Lon: What you’re addressing though is, what is it that you’re measuring and what does that thing that you’re measuring actually mean? So when you’re measuring amyloid fibrils, you’re measuring this extracellular clump of stuff that’s a reaction to injury and probably has nothing to do with the cellular pathology of what’s going on. When you’re looking at something like GFAP, you’re looking at something particular about glial cells and their state of activation, which may have very little to do with amyloid.
Jason: But may have a lot to do with brains not working well.
Eric: I want to be mindful of the time. We’re getting close to the hour. I like Jason’s point, it was like, what’s the take home for our listeners, the people here? I’m hearing from Jason, don’t give up on biomarkers here.
Jason: Absolutely. Do not give up on biomarkers.
Eric: Heather, what’s your take home?
Heather: All right, so you can tell that I’m a fan of your show because I prepared my magic wand answer. [laughter]
Eric: Oh yeah? Good.
Heather: If I had a magic wand, and I think Jason would want to use my magic wand too, which is that we would understand the mechanisms of this disease, meaning the disease that leads to dementia and the symptoms people care about. We would understand the mechanism well enough to have the perfect biomarker that detected that. Then I agree, we’d be all about developing treatments against that and detecting the biomarker as soon as we could and treating it.
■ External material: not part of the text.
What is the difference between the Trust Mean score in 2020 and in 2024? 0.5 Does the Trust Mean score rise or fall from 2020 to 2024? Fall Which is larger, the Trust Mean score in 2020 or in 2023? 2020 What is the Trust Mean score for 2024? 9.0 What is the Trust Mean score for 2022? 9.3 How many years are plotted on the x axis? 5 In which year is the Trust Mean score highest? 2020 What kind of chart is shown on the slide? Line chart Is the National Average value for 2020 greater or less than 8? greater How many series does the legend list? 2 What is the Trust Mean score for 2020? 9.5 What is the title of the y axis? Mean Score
Alex: How about for you, Lon?
Lon: We don’t understand the pathology and pathophysiology of this thing we call Alzheimer’s disease. We do understand how to diagnose it microscopically, essentially by pathology. We do see and expect, as with all illness, to be able to develop diagnostic tests for this illness. But this is a work in progress, so we’re not going to be able to talk about individual diagnostic tests today or tomorrow. We can see what’s coming up. We can be pretty optimistic. We can also be optimistic that we’ll understand the cellular pathology of neurodegeneration, which would include Alzheimer’s disease processes and other things.
But having said that, we do have at least one clinically useful set of biomarkers, and those are amyloid biomarkers and probably very, very soon phos-fatal biomarkers in blood that are clinically useful in the sense that if a person does have cognitive impairment and cognitive impairment is largely memory impairment, cortical slow, progressive impairment and doesn’t have another obvious reason for having cognitive impairment, and you do get a positive amyloid biomarkers such as a amyloid PET scan or a CSF profile with phos-fatal and tau, that is really, really reinforcing that you can give this person a diagnosis of Alzheimer’s disease and Alzheimer’s disease pathology. They do have plaque entangled disease and they do have neurodegeneration.
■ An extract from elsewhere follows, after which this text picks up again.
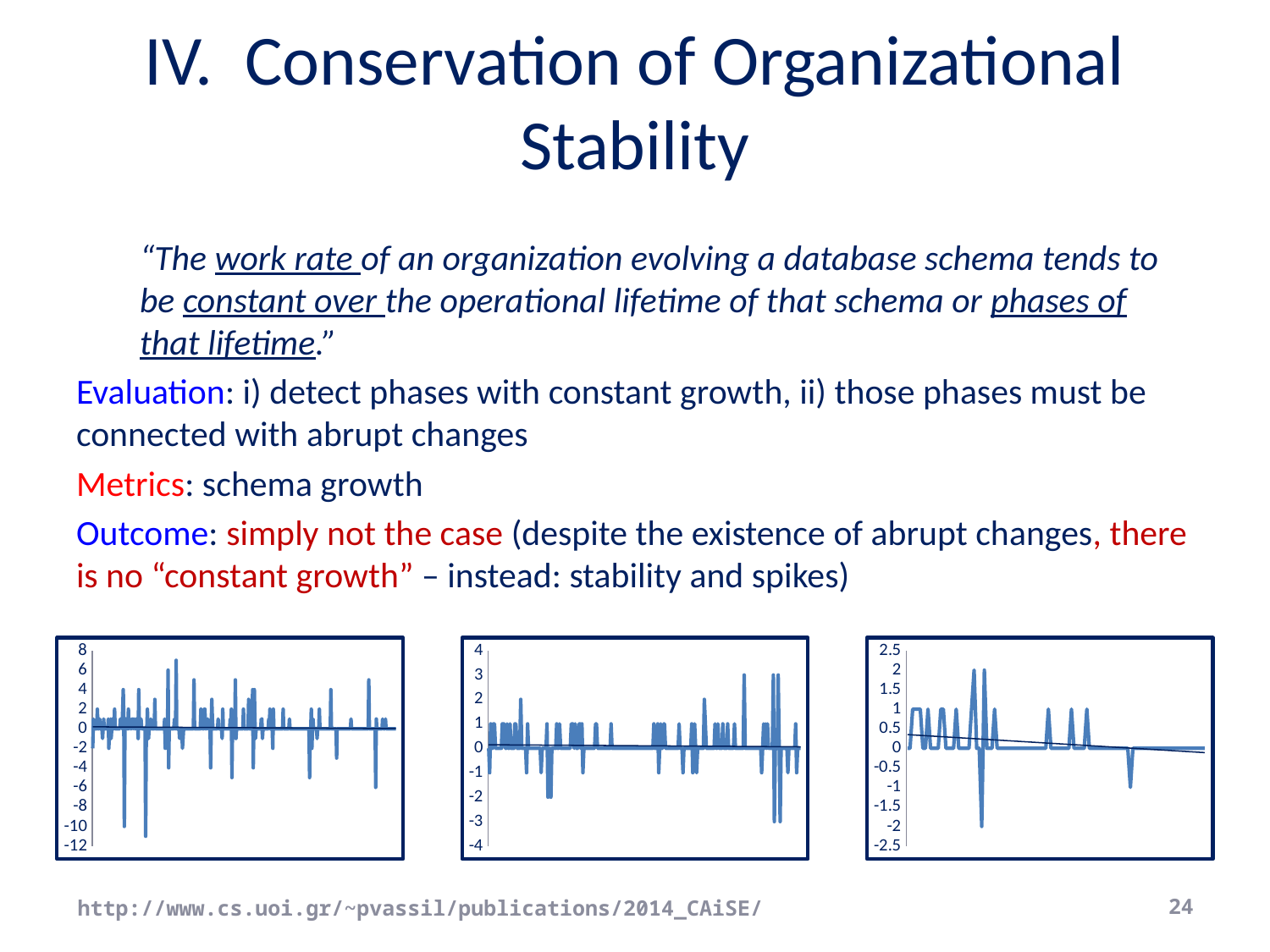
What kind of chart is the left chart on the slide? line chart What is the highest tick value on the y axis of the left chart? 8 In the left chart, is the highest value greater or less than 6? greater What is the lowest tick value on the y axis of the right chart? -2.5 In the left chart, is the lowest value greater or less than -10? less In the right chart, is the highest value greater or less than 1.5? greater How many charts are shown on the slide? 3 In the right chart, does the straight trend line slope upward or downward from left to right? downward What kind of chart is the right chart on the slide? line chart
Jason: Two cheers for MRI, Lon. Don’t forget the value of MRI.
Eric: And hopefully better interventions in the future so they won’t forget about you…[laughter]
Eric: Heather, Jason, Lon, thanks for joining us for the GeriPal Podcast.
Jason: Thanks a lot, Eric. Thanks a lot, Alex.
Heather: Thank you.
Lon: Thank you.
Eric: That was a blast. Thank you to all of our listeners for your support.